In cases of acute myocardial infarction (MI), it has been shown that preserving left ventricular function and limiting infarct size with early reperfusion of the occluded artery by means of a thrombolytic agent could eventually result in a reduced mortality rate. The aim of the APSIM study (anisoylated plasminogen steptokinase activator complex [APSAC] dans l'Infarctus du Myocarde) was to demonstrate that early administration of APSAC in patients with recent acute MI could limit the infarct size and preserve left ventricular systolic function. In all, 231 patients with a first acute MI were randomly allocated to either APSAC (30 U over 5 minutes) or to conventional heparin therapy (5,000 IU in bolus injection) within 5 hours of the onset of symptoms. Of these patients, 112 received APSAC and 119 received heparin within a mean period of 188 ± 62 minutes after the onset of symptoms. The patency rate of the infarct-related artery was 77% in the APSAC group and 36% in the heparin group (p < 0.001). Left ventricular ejection fraction determined from contrast angiography was significantly higher in the APSAC than in the heparin group. This was true for the entire population (0.53 ± 0.13 vs 0.47 ± 0.13, p = 0.002) as well as for the subgroups of anterior and inferior wall infarctions (0.47 ± 0.13 vs 0.4 ± 0.16, p = 0.004 and 0.56 ± 0.11 vs 0.51 ± 0.09, p = 0.02). At 3 weeks, the difference remained significant for patients with anterior MI. A significant 31% reduction of infarct size was found in the APSAC group (33% for the anterior wall infarction [p < 0.05] and 16% for the interior wall infarction, which was not significant).
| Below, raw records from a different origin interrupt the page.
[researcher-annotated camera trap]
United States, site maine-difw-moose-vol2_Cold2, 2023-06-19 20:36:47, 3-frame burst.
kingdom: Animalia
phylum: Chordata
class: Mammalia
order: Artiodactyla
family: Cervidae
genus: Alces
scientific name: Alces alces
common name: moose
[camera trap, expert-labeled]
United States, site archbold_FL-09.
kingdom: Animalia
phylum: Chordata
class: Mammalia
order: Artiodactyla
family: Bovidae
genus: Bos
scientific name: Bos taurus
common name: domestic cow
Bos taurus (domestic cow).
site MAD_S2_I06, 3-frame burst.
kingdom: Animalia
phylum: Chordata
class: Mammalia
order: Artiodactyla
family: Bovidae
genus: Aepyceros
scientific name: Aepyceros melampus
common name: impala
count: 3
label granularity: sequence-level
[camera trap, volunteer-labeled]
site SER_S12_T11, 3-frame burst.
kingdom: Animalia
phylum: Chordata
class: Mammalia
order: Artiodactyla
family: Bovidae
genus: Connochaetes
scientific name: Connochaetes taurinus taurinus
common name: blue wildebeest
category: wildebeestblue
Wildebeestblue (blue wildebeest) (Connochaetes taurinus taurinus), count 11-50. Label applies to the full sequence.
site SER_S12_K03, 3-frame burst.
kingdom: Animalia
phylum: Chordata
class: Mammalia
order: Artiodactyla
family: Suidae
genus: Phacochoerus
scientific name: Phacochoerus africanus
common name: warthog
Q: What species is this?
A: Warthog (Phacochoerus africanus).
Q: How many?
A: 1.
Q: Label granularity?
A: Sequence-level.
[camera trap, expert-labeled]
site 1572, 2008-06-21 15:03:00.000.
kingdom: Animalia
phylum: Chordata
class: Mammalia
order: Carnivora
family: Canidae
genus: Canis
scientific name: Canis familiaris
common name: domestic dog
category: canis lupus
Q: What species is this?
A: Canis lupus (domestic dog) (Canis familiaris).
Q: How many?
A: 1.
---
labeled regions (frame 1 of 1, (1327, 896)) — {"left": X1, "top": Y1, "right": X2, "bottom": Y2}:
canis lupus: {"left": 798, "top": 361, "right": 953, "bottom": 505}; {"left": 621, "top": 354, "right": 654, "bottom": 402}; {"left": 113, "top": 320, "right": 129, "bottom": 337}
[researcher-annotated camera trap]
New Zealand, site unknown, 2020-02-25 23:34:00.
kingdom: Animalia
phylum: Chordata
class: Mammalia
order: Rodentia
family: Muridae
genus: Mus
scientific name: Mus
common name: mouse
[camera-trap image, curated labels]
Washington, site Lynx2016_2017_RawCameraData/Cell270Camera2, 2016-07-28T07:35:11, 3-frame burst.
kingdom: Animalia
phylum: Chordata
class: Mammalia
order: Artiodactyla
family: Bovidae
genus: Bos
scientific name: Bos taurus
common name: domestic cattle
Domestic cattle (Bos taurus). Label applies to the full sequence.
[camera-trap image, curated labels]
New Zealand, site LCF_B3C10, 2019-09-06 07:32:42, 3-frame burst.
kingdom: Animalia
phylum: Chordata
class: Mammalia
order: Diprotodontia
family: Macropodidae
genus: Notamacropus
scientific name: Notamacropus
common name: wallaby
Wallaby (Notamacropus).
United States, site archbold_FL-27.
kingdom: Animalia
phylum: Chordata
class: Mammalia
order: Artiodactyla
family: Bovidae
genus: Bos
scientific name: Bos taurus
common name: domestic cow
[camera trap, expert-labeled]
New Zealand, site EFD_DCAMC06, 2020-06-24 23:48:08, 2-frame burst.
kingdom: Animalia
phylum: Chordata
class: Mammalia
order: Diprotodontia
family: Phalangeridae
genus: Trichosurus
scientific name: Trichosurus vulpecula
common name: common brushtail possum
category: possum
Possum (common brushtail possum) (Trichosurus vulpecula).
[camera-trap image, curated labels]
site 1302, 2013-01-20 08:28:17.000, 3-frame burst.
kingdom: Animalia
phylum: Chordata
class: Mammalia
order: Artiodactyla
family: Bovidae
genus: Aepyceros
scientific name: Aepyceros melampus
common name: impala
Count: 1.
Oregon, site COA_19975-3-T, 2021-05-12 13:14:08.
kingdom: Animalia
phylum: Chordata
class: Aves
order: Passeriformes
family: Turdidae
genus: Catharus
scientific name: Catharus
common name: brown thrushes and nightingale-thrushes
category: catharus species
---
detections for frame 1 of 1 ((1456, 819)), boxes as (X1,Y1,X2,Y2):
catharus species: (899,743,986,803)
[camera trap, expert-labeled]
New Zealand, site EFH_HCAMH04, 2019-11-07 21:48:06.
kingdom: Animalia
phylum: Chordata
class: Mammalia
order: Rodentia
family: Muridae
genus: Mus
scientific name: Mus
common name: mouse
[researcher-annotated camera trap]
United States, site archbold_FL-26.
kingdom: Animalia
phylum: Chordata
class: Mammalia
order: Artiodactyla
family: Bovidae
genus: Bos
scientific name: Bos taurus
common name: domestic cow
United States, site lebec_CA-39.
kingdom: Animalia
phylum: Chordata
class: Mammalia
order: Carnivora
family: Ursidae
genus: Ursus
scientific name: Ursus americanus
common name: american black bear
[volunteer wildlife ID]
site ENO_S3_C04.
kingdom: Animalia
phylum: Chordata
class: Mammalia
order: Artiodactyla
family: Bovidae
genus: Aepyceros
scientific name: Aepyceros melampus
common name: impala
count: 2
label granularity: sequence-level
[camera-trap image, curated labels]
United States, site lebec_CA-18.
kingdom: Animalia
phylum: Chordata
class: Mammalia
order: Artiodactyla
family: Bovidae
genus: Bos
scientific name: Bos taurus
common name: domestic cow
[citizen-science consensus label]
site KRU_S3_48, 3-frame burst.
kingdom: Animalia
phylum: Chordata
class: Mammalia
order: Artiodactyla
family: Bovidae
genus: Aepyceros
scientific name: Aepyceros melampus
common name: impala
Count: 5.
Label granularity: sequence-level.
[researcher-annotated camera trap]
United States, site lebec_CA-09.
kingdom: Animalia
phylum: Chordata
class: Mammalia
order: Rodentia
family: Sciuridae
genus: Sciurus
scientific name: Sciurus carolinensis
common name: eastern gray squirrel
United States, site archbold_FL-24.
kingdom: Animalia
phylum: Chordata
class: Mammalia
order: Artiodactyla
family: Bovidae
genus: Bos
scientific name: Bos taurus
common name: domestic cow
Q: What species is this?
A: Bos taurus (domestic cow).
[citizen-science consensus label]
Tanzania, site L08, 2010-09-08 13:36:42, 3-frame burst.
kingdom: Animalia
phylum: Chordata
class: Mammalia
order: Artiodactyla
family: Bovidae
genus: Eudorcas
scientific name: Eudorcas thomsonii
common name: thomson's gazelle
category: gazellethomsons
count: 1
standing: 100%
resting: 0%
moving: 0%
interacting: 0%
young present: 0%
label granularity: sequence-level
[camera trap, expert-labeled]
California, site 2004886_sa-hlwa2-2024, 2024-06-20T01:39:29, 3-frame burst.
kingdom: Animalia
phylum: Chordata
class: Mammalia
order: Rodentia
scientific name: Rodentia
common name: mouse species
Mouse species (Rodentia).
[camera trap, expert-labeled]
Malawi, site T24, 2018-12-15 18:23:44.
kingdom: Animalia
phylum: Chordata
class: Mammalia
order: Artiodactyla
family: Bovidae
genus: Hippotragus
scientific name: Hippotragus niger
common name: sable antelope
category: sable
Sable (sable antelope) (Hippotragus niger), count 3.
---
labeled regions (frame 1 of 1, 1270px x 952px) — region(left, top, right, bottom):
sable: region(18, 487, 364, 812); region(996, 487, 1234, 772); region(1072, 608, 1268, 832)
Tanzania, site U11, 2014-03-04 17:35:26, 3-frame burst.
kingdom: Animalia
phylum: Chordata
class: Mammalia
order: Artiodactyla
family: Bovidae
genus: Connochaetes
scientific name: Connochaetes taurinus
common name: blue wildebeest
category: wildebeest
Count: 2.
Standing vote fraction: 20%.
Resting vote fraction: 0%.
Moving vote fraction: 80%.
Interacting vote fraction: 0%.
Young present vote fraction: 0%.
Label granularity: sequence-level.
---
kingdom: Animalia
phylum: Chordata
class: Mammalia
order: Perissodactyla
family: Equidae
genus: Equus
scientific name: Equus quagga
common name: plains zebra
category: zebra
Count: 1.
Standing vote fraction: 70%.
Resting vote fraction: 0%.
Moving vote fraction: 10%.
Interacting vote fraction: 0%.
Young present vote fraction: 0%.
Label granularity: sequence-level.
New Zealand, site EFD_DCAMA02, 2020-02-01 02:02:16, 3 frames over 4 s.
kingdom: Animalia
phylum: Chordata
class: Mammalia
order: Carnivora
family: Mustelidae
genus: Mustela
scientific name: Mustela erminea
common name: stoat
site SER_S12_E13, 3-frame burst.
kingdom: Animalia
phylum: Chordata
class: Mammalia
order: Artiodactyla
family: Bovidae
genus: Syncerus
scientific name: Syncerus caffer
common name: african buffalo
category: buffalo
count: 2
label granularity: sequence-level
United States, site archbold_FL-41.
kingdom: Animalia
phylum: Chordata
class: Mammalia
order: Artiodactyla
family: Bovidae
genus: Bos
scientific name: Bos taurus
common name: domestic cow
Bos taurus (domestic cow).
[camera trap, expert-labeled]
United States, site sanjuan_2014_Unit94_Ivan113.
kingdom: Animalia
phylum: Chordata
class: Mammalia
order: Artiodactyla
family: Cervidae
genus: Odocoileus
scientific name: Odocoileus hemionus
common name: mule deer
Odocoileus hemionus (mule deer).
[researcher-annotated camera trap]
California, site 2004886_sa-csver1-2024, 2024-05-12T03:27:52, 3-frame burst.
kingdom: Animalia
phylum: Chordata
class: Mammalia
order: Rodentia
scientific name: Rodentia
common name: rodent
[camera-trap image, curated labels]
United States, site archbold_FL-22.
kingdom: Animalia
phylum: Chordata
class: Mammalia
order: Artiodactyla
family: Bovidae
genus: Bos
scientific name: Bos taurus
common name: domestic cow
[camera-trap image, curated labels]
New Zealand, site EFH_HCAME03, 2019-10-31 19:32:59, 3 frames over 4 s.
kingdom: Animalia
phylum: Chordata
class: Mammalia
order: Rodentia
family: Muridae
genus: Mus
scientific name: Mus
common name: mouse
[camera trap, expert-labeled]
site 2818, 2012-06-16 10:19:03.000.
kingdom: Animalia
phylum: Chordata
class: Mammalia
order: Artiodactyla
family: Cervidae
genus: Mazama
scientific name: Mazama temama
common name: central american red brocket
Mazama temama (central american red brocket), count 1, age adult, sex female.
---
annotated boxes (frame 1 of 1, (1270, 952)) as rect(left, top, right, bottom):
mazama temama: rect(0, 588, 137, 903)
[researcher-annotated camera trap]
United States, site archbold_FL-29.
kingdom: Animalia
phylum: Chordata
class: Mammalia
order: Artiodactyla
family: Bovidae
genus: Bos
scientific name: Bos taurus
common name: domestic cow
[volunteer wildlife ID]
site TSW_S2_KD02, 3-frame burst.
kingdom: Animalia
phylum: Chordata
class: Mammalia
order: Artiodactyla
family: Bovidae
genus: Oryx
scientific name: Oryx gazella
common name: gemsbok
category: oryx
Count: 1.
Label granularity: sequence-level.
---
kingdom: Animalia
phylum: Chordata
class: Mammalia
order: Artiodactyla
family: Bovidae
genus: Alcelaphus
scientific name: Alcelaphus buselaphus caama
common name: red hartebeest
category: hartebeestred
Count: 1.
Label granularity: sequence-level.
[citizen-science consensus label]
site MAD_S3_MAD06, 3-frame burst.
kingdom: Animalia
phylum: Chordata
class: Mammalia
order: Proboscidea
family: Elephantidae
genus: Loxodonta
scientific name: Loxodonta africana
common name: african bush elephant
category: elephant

A close inverse relation was found between the values of left ventricular ejection fraction and infarct size (r = −0.73, p < 0.01). At the end of the 3-week follow-up period, 7 patients in the APSAC and 6 patients in the heparin group had died. In conclusion, the early infusion of APSAC in patients with acute MI produced a high early patency rate, significantly limited the infarct size, and substantially preserved left ventricular systolic function, mainly in the anterior wall infarctions.